Article:
BEGIN
Fifteen cities now have benchmarking and disclosure laws, which require building owners to report their buildings’ annual energy use to the local government. Several cities also adopted ‘stretch’ building energy codes, mandating new buildings to achieve higher energy efficiency goals going beyond base code. Benchmarking and disclosure is a basis for understanding where the best return on investment (ROI) is possible for energy efficiency improvements.

Performance-based codes also reduce energy intensity and related GHGs. In 2014, participants at the Performance Outcome Summit[14] in Seattle examined the opportunities, barriers, and next steps that will transition the commercial building industry from estimating energy use (based on models in the design phase) to measuring real performance outcomes (based on actual energy use in an occupied building).

The 2015 International Green Construction Code (IgCC) includes measures to improve energy efficiency of buildings. One of these, the Zero Energy Performance Index (zEPI), provides a scale for measuring commercial building energy performance. Critical to this effort is predictive (projected) energy modeling that requires an “experienced” practitioner. The modeling demands continuous updating with quality control, utilizing Appendix G of American Society of Heating, Refrigeration, and Air-conditioning Engineers (ASHRAE) 90.1, Energy Standard for Buildings Except Low-rise Residential Buildings, including model calibration and use of energy models for measurement and verification. The predictive (projected) energy modeling is compared to one year of actual performance benchmarking/disclosure for making adjustments to deliver the clients energy productivity goals.

 EMBODIED ENERGY

The term ‘embodied energy’ refers to the energy required to extract, manufacture, transport, install, and dispose of building materials. Efforts to reduce this energy use and associated emissions (e.g. through manufacturing energy intensity reductions) can be made as part of a larger effort to reduce emissions from buildings. Embodied energy is part of the life cycle assessment (LCA) used in whole-building LCA; it is reported by materials with an environmental product declaration (EPD) and may be specified consideration.

Building technologies and trends
Given these various initiatives, standards, requirements, and aspirations, how can buildings be better designed to meet energy efficiency goals? After site orientation, one of the most important steps in creating a high-performance, low-carbon building involves the right-sizing of energy conservation measures (EMCs) such as lighting, building controls, and equipment with renewables or green power purchasing offsets. However, there is also another important factor—envelope design.

This author participated in the Paris COP21 sidebar session, “A Key to Energizing Efficient, Productive, and Smart Cities and Grids.” The talk turned to deep energy retrofits, including exterior recladding. Other business and policy panelists discussed unlocking emissions reductions and increasing energy productivity through energy-efficient and smart technologies in our cities and electricity grids. The important message was how these solutions together will deliver:

Innovations and technologies to deliver energy efficiency are discussed in the paragraphs that follow.

Heat mapping
Massachusetts Institute of Technology (MIT) researchers have streamlined the process of heat mapping[15], allowing for scans of large groups of buildings, or even entire cities. The process uses a vehicle with automated cameras that take thermal infrared images of every building as it moves along—similar to the way Google Street View cars obtain visual imagery. Thermal imaging of more than 17,000 buildings in MIT’s Cambridge were scanned using an imaging rig. Heat mapping offers utilities a scalable and cost-effective means to gather superior intelligence around the building stock across the entire territory.
END
Set task 1: Pull out every line of the records that contains the string "gray", matching its case exactly.
The records below have no connection to the building energy article.

Records for processing:
BEGIN
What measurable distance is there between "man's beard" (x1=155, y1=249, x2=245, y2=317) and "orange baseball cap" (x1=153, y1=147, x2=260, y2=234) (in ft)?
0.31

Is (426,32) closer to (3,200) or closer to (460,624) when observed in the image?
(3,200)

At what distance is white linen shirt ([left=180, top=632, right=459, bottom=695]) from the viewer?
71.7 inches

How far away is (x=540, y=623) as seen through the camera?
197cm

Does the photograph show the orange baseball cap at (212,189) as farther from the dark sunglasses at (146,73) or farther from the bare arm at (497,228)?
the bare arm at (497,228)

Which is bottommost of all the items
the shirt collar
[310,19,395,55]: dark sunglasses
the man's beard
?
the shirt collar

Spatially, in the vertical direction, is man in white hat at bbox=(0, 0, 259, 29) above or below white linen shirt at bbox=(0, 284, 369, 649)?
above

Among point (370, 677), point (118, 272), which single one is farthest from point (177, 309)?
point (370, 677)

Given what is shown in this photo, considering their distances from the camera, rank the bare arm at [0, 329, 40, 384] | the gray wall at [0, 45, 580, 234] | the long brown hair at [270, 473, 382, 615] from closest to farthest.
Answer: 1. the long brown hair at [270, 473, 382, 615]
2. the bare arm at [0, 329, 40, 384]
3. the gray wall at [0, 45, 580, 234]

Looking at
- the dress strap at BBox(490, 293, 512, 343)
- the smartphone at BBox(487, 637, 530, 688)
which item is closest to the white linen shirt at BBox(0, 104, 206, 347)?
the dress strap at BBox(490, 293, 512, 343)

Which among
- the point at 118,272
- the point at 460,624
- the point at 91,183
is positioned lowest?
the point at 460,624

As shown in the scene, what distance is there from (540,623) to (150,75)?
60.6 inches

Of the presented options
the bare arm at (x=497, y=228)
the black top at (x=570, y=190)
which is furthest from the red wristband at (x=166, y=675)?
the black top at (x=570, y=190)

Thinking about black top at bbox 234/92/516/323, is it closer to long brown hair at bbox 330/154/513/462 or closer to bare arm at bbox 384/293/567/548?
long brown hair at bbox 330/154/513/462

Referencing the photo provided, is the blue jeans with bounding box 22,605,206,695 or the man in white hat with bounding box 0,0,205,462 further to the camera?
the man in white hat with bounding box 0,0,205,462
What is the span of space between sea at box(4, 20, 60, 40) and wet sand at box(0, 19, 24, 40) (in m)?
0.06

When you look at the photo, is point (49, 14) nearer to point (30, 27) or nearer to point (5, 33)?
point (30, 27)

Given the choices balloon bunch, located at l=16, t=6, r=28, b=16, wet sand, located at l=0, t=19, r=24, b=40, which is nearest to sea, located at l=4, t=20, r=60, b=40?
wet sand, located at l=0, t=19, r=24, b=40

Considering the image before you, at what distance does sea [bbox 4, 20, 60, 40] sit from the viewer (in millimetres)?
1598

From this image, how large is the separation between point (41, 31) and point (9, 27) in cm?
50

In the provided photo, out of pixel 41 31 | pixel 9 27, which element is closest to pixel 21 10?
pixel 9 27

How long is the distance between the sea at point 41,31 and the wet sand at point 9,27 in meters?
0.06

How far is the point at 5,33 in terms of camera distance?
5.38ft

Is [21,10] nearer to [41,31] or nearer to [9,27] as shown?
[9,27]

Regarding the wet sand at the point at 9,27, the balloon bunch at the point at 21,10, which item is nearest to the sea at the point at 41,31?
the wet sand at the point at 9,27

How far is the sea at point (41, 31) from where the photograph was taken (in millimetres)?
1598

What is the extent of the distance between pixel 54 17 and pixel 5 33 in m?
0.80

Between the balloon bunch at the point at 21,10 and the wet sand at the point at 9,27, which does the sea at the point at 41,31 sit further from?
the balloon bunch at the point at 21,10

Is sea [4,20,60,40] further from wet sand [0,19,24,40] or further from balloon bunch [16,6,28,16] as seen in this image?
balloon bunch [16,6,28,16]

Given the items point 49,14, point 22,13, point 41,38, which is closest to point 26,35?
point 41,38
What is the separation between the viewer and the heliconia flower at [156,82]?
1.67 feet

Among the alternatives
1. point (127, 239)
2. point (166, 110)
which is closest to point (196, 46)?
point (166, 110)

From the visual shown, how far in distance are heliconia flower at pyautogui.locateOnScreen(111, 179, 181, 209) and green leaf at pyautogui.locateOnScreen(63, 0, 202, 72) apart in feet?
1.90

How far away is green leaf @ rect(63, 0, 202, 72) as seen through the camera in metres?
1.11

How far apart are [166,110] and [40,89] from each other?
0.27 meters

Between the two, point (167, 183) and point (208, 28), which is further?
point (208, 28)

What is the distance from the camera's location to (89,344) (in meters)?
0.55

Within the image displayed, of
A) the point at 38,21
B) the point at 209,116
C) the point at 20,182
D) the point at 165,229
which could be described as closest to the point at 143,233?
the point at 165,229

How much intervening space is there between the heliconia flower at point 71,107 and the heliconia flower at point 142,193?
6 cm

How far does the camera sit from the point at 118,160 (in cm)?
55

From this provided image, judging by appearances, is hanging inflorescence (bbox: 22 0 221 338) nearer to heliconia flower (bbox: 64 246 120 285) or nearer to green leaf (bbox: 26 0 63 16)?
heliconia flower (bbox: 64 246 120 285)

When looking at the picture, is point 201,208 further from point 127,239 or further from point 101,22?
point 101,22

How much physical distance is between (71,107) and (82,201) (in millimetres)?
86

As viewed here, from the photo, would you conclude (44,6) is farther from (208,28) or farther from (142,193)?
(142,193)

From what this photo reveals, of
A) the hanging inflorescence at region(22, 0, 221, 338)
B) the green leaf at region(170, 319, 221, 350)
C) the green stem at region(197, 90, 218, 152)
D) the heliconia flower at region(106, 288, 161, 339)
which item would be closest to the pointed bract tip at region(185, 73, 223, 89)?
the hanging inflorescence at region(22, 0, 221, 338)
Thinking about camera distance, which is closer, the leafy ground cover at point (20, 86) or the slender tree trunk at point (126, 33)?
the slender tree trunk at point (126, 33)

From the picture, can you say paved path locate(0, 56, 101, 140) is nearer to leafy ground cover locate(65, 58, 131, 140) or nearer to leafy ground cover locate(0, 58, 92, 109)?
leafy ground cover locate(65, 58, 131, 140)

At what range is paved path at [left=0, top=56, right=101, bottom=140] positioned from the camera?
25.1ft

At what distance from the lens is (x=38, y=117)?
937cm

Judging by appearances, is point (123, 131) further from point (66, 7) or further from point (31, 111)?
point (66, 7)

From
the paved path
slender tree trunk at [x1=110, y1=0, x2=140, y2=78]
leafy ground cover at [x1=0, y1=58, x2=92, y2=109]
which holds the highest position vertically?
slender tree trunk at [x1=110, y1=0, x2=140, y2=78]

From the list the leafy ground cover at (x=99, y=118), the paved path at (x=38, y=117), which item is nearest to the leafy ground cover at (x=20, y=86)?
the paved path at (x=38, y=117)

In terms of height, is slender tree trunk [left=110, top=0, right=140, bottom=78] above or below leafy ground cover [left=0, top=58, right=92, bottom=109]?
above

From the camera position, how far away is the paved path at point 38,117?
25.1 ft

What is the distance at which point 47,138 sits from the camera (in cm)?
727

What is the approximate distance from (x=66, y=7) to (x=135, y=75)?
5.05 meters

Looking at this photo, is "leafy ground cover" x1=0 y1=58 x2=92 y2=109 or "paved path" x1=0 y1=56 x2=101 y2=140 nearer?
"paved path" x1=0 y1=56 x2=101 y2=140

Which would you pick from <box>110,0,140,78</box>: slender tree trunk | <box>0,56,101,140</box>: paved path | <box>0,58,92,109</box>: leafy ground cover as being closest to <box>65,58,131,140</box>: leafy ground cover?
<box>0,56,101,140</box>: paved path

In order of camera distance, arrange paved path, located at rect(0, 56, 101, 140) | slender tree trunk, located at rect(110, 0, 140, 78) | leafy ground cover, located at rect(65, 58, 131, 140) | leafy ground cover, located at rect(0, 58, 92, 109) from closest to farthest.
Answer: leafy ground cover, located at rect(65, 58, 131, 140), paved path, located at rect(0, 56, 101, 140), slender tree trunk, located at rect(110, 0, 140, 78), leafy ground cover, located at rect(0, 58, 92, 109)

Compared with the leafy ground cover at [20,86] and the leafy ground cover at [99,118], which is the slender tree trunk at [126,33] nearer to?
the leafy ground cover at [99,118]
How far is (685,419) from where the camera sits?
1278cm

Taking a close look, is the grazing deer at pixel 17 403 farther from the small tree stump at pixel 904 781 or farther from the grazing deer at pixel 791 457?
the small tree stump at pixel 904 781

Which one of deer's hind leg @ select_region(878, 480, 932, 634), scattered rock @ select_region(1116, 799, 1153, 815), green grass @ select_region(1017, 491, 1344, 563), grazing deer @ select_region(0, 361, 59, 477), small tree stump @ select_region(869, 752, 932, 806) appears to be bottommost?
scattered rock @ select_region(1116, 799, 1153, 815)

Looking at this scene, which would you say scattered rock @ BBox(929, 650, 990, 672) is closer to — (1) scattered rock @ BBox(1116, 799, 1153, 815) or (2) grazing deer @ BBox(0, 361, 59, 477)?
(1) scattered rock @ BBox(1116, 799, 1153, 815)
END
Set task 2: Rewrite the building energy article from "This author participated" to "paragraphs that follow.", replacing "panelists" with "speakers".

Written reply 1:
Given what is shown in this photo, considering their distances from the camera, rank the bare arm at [0, 329, 40, 384] | the gray wall at [0, 45, 580, 234] | the long brown hair at [270, 473, 382, 615] from closest to farthest.
3. the gray wall at [0, 45, 580, 234]

Written reply 2:
This author participated in the Paris COP21 sidebar session, “A Key to Energizing Efficient, Productive, and Smart Cities and Grids.” The talk turned to deep energy retrofits, including exterior recladding. Other business and policy speakers discussed unlocking emissions reductions and increasing energy productivity through energy-efficient and smart technologies in our cities and electricity grids. The important message was how these solutions together will deliver:

Innovations and technologies to deliver energy efficiency are discussed in the paragraphs that follow.